- **Selection**:
---------------

Now, in my thirties, I’ve mostly been reading books on visual artists to help me better understand my writing practice. How language looms us through sight and sound to time, to presence, and also non-presence. I’ve been looking especially to artists whose work acts simultaneously as a tool for divination: Hilma af Klint and Emma Kunz. But also to artists who work primarily with grids, hinges, and clasps like Gego, Lenore Tawney, Ruth Asawa, and Agnes Martin. These artists have helped me to think not only about the invisible implications of language, but also about its bulk, its physicality—how it knots, clasps, extends.


  • Who have been the creative inspiration / mentor writers in your career?

My teachers: Anne Waldman, Akilah Oliver, Selah Saterstrom, and Bhanu Kapil.

Anne and Akilah for holding space. For demanding that we—their students—do the work required to make change in the world. To see and speak for the voiceless places in history. Selah for helping me to see better. For teaching me to track and learn from my writing tendencies. And for helping me understand that each and every manuscript arrives with its own blueprint, we need only to open ourselves to communicating with our work in order to read and learn from that blueprint. Bhanu, who told me during my first year at Naropa University where I received my MFA that I already had all I needed within me to be a writer. That charged my writing life. I’m sure she’s said that kind of thing to many writers, but for years, whenever I felt desperate, I was able to call up that sentiment.

These women are fierce in their living and in their work; in fact, the two are often impossible to separate. I feel blessed to have been able to learn from and work beside these artists, to carry what I learned—and continue to learn—from each into my practice of living, writing, and teaching.

Outside of the writing community, my father’s mother has been one of my greatest supporters. Her name is Violet. I still send her all of my work. She also gave me my first divinatory tool—a pendulum—when I was five years old.


  • How has your own work changed over time and why?

My work is directly influenced by my practice as a visual artist, ceremonialist, and diviner. Alongside each of the books I’ve written, and am currently writing, there have been physical components—textile and ceramic exhibitions, public and private ceremonies—that have helped me to understand what my books are trying to become as I write them.

---------------

- **Extracted information**:
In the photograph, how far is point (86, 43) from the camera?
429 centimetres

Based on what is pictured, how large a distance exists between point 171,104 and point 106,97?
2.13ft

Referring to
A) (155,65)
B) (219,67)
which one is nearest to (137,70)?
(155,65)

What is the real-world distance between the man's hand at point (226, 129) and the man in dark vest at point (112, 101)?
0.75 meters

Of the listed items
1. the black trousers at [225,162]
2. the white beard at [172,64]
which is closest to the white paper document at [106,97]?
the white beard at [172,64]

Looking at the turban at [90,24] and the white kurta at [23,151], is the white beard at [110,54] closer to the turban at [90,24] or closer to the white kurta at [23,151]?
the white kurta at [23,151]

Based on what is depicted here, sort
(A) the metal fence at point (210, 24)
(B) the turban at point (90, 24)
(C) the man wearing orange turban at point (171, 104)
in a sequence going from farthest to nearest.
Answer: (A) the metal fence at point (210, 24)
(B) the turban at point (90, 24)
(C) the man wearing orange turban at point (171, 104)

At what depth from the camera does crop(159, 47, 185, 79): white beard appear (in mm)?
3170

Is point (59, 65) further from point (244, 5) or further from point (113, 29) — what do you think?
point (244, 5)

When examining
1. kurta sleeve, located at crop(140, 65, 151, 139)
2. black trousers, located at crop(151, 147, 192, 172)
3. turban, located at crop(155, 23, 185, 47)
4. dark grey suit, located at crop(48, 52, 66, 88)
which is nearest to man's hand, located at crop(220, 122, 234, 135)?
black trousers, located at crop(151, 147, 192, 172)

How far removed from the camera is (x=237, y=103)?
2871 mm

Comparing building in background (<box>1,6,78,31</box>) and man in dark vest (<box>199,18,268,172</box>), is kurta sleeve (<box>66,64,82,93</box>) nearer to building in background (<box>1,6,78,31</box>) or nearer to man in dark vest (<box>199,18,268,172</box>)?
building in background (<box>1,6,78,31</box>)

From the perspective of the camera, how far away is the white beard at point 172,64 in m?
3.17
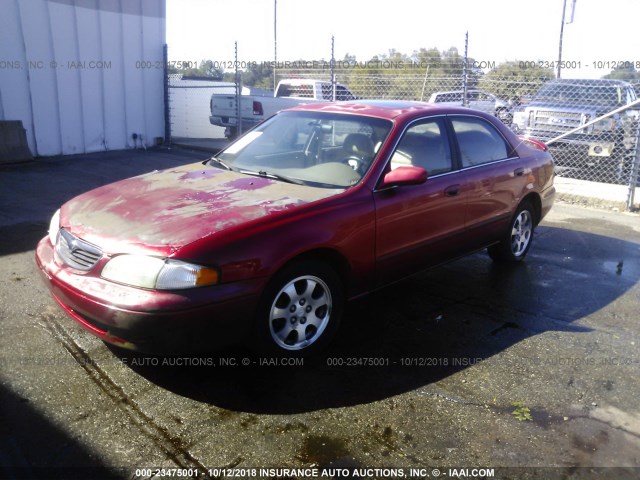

---------------

- **Stated task A**: Write out the interview excerpt in full, word for word.
- **Stated task B**: Extract, word for word, the part of the listing that opens with the line containing "Referring to" and runs through the end of the listing, including both of those ends. Leave out the pictures.

- **Correct result A**:
Now, in my thirties, I’ve mostly been reading books on visual artists to help me better understand my writing practice. How language looms us through sight and sound to time, to presence, and also non-presence. I’ve been looking especially to artists whose work acts simultaneously as a tool for divination: Hilma af Klint and Emma Kunz. But also to artists who work primarily with grids, hinges, and clasps like Gego, Lenore Tawney, Ruth Asawa, and Agnes Martin. These artists have helped me to think not only about the invisible implications of language, but also about its bulk, its physicality—how it knots, clasps, extends.


  • Who have been the creative inspiration / mentor writers in your career?

My teachers: Anne Waldman, Akilah Oliver, Selah Saterstrom, and Bhanu Kapil.

Anne and Akilah for holding space. For demanding that we—their students—do the work required to make change in the world. To see and speak for the voiceless places in history. Selah for helping me to see better. For teaching me to track and learn from my writing tendencies. And for helping me understand that each and every manuscript arrives with its own blueprint, we need only to open ourselves to communicating with our work in order to read and learn from that blueprint. Bhanu, who told me during my first year at Naropa University where I received my MFA that I already had all I needed within me to be a writer. That charged my writing life. I’m sure she’s said that kind of thing to many writers, but for years, whenever I felt desperate, I was able to call up that sentiment.

These women are fierce in their living and in their work; in fact, the two are often impossible to separate. I feel blessed to have been able to learn from and work beside these artists, to carry what I learned—and continue to learn—from each into my practice of living, writing, and teaching.

Outside of the writing community, my father’s mother has been one of my greatest supporters. Her name is Violet. I still send her all of my work. She also gave me my first divinatory tool—a pendulum—when I was five years old.


  • How has your own work changed over time and why?

My work is directly influenced by my practice as a visual artist, ceremonialist, and diviner. Alongside each of the books I’ve written, and am currently writing, there have been physical components—textile and ceramic exhibitions, public and private ceremonies—that have helped me to understand what my books are trying to become as I write them.

- **Correct result B**:
Referring to
A) (155,65)
B) (219,67)
which one is nearest to (137,70)?
(155,65)

What is the real-world distance between the man's hand at point (226, 129) and the man in dark vest at point (112, 101)?
0.75 meters

Of the listed items
1. the black trousers at [225,162]
2. the white beard at [172,64]
which is closest to the white paper document at [106,97]?
the white beard at [172,64]

Looking at the turban at [90,24] and the white kurta at [23,151], is the white beard at [110,54] closer to the turban at [90,24] or closer to the white kurta at [23,151]?
the white kurta at [23,151]

Based on what is depicted here, sort
(A) the metal fence at point (210, 24)
(B) the turban at point (90, 24)
(C) the man wearing orange turban at point (171, 104)
in a sequence going from farthest to nearest.
Answer: (A) the metal fence at point (210, 24)
(B) the turban at point (90, 24)
(C) the man wearing orange turban at point (171, 104)

At what depth from the camera does crop(159, 47, 185, 79): white beard appear (in mm)?
3170

Is point (59, 65) further from point (244, 5) or further from point (113, 29) — what do you think?
point (244, 5)

When examining
1. kurta sleeve, located at crop(140, 65, 151, 139)
2. black trousers, located at crop(151, 147, 192, 172)
3. turban, located at crop(155, 23, 185, 47)
4. dark grey suit, located at crop(48, 52, 66, 88)
which is nearest to man's hand, located at crop(220, 122, 234, 135)?
black trousers, located at crop(151, 147, 192, 172)

How far removed from the camera is (x=237, y=103)?
2871 mm

Comparing building in background (<box>1,6,78,31</box>) and man in dark vest (<box>199,18,268,172</box>), is kurta sleeve (<box>66,64,82,93</box>) nearer to building in background (<box>1,6,78,31</box>) or nearer to man in dark vest (<box>199,18,268,172</box>)?
building in background (<box>1,6,78,31</box>)

From the perspective of the camera, how far away is the white beard at point 172,64 in m?
3.17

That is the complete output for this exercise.